The dose–response was compared between the MP987 and the TPS through gamma analysis [
18] using two separate criteria, 3%/3 mm and 5%/5 mm (dose/distance to agreement). To allow gamma analysis between the two data sets, the MP987 data were interpolated to a 1 mm grid size using a radial basis function [
19], to match the dose grid size of the TPS. The quoted distance to agreement used is in reference to the distance of the field, as it would be at the plane of the isocentre.
The four segments were first delivered as planned, with the target at isocentre, then again with a deliberate target misalignment introduced. The target was shifted laterally 5 mm off isocentre for the error treatment, to see if the dosimetry was sensitive enough to detect this target misalignment.
4. Discussion
The MP987 has shown to be suitable for performing a wide variety of phantom dosimetry measurements. The results not only demonstrate the dosimetric characteristics of the detector but the capability of the custom DAQ to perform real-time readout on a pulse-by-pulse basis for close to 1000 channels. Measurements carried out in phantom proved that most of the limitations from the previous generation of diodes adopted in the “Magic Plate” detector, associated with dose per pulse dependence and stability with radiation damage, are negligible in the new MP987 diodes. The reduction in these effects brings the technology closer towards a correction free in vivo dosimetry solution. Additionally, it has been demonstrated that MP987 is uniquely suited to the intended application of transit dosimetry. When a homogeneous phantom is used as the target, measured and predicted dose at the EPID level for field sizes between 3 × 3 and 10 × 10 cm2 agreed within error. While correction factors may be required for larger field sizes, the discrepancy remains within 3% for field sizes up to 20 × 20 cm2. In the first pre-clinical test pass rates for absolute dose gamma analysis of the four segments of a step and shoot IMRT plan showed between 94.2% and 97.4% pass fractions with a 5%/5 mm criteria. While this collapsed IMRT study is not a comprehensive assessment of multiple patient plans on a truly anthropomorphic phantom, it is still considered by the authors to be a significant result that will motive future in vivo dosimetry studies with the MP987.

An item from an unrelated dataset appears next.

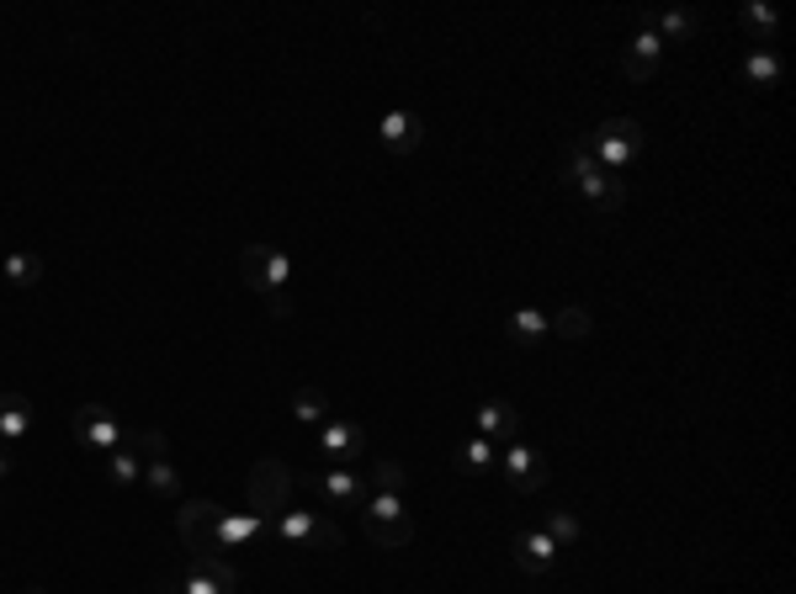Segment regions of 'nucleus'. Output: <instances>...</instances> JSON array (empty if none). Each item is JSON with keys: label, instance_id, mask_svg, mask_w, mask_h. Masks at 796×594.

The spatial resolution of MP987 may be too sparse for beamlets with their penumbra falling in the peripheral area of the detector. The high sensitivity of the diodes and the real-time multichannel electrometer performing pulse by pulse acquisition makes the detector uniquely suited to perform analysis at each control point of the delivery. Future developments of the MP987 include the mechanical setup to secure the system above the EPID without triggering the collision sensor and allowing the rotation of the linac’s gantry and allow delivery in clinical settings.

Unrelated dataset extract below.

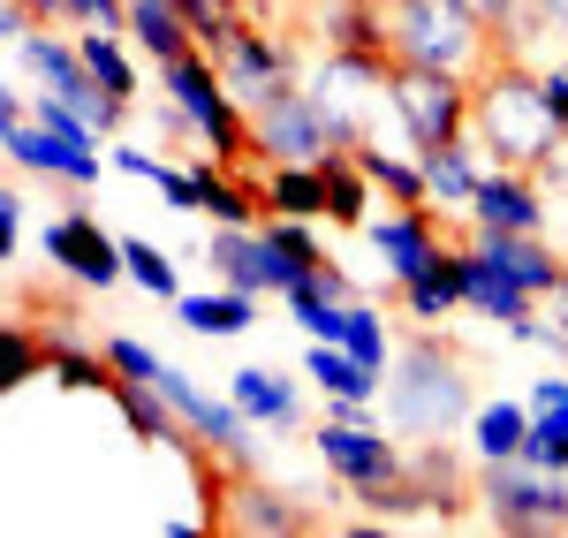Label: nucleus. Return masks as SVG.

A potential additional application of the MP987 system is in high dose rate (HDR) brachytherapy source tracking. The compact mechanical setup, the large area and the high sensitivity make it uniquely suitable for this application. Therefore, both a fully integrated dual detector for in vivo dosimetry in external beam radiotherapy and HDR brachytherapy source tracking will be the subject of future work with the MP987.